======== DOCUMENT PASSAGE ========

The most natural data set to inform such AI applications is a business’s transactional data set. Examples of this are:
- Sales and inventory data reflect business performance and inform logistics needs.
- Resource consumption metrics reveal utilization rates per customer, per geography, and overall, and inform resource planning efforts.
- Customer support ticket trends indicate customer satisfaction and identify potential product defects or incorrect marketing pages.
- Website visits and click-through rates reflect the success of marketing campaigns, confirming current messaging or suggesting a pivot.
Historically, using the same system for both transaction processing and heavy analytic, ML, and AI queries has produced poor results. Systems designed and optimized for transaction processing are just that, including normalized data formats that support processing many small transactions quickly. Analytics and AI systems require the ability to query vast amounts of data and efficiently search and filter relevant information from large data sets. This split in use cases and supporting architectures often forces system architects to denormalize data and use columnar data stores for high-volume applications. This typically requires duplication of the source transactional data in different formats and even different data service engines or platforms when the transactional system cannot serve both needs. Even capable systems often struggle to handle both transactional and analytical or AI workloads without performance degradation.
The historical solution to this problem has been to duplicate the source data out of place. Extract, Transform, and Load or “ETL” processing has been used for decades to achieve this, modifying or joining data sets along the way to better serve downstream systems. ELT processing changes this slightly, preferring to more quickly transfer the data as it exists in the source system, and then transform it on the target system. ETL and ELT are both forms of data replication: shipping data, perhaps only a subset of source operational data, to another system designed to effectively service other use cases. The process of replicating source data impacts the source system, although to a lesser degree than running additional workloads on unfiltered, unoptimized data on the same system.

========

• TASK SET
A) List the kinds of transactional data that the passage on AI and transactional data gives as examples.
B) Write the next part of the passage on transactional data and AI workloads, picking up after its final sentence.
The records that follow the text were taken from a separate source.

======== MATERIAL SHOWN ========

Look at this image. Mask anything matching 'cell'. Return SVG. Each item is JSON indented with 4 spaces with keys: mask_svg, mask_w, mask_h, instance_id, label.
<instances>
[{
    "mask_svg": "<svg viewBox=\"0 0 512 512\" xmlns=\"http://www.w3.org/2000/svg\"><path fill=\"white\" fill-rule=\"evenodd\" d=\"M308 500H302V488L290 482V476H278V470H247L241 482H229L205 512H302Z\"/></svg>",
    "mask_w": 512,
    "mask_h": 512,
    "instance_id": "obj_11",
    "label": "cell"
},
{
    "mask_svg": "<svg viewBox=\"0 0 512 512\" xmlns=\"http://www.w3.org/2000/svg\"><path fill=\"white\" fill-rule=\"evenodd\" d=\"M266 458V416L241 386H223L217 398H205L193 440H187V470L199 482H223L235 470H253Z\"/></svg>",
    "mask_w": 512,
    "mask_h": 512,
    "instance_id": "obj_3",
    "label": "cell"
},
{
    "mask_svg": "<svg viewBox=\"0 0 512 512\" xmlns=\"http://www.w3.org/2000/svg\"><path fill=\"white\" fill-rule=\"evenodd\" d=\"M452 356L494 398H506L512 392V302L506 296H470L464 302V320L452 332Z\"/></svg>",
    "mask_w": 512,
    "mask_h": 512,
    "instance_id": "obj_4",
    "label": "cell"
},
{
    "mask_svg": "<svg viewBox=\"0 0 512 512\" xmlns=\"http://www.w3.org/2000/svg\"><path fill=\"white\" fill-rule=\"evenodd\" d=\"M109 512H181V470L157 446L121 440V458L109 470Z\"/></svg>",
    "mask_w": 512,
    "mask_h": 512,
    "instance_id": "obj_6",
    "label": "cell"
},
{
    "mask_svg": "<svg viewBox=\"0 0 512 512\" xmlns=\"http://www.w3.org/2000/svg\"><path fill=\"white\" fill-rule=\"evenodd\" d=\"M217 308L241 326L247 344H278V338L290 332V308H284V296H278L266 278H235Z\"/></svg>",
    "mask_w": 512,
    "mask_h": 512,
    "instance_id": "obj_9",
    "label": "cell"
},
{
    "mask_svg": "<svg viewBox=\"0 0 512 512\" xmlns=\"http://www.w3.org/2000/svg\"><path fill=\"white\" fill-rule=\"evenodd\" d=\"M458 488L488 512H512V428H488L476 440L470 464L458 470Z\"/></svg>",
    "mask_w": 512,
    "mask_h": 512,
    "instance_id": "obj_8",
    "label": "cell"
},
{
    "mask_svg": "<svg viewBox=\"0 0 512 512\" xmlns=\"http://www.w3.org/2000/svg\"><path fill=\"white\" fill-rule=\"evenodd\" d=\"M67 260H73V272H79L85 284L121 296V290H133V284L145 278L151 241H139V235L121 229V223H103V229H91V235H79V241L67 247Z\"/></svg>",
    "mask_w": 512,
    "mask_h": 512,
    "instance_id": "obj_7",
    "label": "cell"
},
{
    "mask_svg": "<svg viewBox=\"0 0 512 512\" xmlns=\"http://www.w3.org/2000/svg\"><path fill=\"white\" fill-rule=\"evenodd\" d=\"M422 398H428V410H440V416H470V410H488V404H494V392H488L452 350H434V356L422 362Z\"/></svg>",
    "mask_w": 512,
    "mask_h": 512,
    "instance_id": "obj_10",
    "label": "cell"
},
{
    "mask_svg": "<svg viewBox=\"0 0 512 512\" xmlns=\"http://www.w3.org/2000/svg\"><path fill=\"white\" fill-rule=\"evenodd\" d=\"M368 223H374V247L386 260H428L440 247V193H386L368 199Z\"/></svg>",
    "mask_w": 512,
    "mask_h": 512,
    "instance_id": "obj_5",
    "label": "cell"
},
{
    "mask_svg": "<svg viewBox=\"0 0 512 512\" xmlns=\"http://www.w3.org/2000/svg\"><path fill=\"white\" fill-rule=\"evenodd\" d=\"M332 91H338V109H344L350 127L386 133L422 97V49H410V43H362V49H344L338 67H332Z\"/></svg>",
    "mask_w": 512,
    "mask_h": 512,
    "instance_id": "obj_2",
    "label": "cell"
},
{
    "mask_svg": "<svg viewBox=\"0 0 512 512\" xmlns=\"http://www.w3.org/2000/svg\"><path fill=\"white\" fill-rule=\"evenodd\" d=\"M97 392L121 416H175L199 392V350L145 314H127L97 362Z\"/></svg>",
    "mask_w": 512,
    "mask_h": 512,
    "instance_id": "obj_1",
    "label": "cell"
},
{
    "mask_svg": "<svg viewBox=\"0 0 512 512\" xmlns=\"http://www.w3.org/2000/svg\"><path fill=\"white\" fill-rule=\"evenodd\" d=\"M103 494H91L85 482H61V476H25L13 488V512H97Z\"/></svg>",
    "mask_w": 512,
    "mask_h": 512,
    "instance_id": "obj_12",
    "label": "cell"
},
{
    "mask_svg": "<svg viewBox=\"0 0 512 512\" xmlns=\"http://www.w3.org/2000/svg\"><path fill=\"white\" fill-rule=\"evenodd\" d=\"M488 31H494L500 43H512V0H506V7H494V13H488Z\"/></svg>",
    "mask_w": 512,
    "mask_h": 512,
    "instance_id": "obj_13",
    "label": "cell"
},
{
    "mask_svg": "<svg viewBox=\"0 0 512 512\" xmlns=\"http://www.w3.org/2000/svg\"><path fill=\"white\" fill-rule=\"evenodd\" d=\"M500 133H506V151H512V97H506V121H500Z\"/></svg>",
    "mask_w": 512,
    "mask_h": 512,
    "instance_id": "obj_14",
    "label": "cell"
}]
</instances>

========
======== MATERIAL SHOWN ========

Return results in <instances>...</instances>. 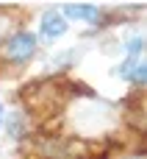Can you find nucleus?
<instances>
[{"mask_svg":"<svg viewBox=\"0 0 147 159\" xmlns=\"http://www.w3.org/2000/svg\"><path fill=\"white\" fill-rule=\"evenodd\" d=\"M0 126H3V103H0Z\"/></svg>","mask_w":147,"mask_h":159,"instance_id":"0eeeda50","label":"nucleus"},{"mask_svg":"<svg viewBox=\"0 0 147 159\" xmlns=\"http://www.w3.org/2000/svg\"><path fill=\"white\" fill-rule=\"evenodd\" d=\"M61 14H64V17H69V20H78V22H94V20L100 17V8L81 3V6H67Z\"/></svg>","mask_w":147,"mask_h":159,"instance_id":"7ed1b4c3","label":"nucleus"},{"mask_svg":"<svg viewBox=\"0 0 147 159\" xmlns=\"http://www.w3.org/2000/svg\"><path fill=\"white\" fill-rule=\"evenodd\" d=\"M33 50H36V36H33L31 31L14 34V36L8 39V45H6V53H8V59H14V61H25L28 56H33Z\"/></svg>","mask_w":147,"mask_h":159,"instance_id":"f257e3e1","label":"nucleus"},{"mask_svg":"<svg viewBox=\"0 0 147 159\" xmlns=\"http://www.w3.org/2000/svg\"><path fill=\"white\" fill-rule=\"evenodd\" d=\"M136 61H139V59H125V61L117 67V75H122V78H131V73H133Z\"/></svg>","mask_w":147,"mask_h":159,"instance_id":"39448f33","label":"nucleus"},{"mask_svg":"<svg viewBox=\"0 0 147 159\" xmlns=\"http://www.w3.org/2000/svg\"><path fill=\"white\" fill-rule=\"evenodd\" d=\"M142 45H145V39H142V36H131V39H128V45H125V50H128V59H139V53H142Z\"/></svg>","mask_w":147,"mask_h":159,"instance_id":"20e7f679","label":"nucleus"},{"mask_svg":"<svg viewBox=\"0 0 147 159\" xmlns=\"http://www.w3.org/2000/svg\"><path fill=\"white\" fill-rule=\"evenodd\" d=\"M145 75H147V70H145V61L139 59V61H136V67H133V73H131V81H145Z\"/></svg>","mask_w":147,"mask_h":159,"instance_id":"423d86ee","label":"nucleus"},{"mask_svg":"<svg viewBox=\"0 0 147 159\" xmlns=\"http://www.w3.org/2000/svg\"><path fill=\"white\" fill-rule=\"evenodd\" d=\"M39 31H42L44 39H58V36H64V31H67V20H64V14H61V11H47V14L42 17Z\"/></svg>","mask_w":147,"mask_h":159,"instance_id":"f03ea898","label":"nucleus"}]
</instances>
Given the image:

========

• OUTPUTS BY TASK
A)
- Sales and inventory data
- Resource consumption metrics
- Customer support ticket trends
- Website visits and click-through rates

B)
However, data replication introduces its own challenges. Even if data is replicated in real time, that is each transaction on the source system is immediately sent to the target system, there is a delay and inconsistency between the source and target data. More common, historically, are batch processes that run every day, hour, or specified number of minutes, identifying changes since the last run to send downstream. Users have often accepted the resulting delay and staleness of data as a cost of doing business, for example when looking at sales data or revenue numbers, acknowledging that the data may contain inaccuracies or be incomplete for very recent time periods, such as the last 24 hours. As agentic AI applications start to make impactful decisions based on data, however, such gaps become more problematic and inhibit real-time decision making.
Another challenge with replicated environments is that they are just that: additional environments that administrators must support and that businesses must pay to run. These environments often grow very large over time because they store historical data that users rarely purge or manage with lifecycle operations. While they hold a copy of the source system data, they often grow much larger than the source system in terms of data volume and system specifications to support parallel advanced querying of that large data volume.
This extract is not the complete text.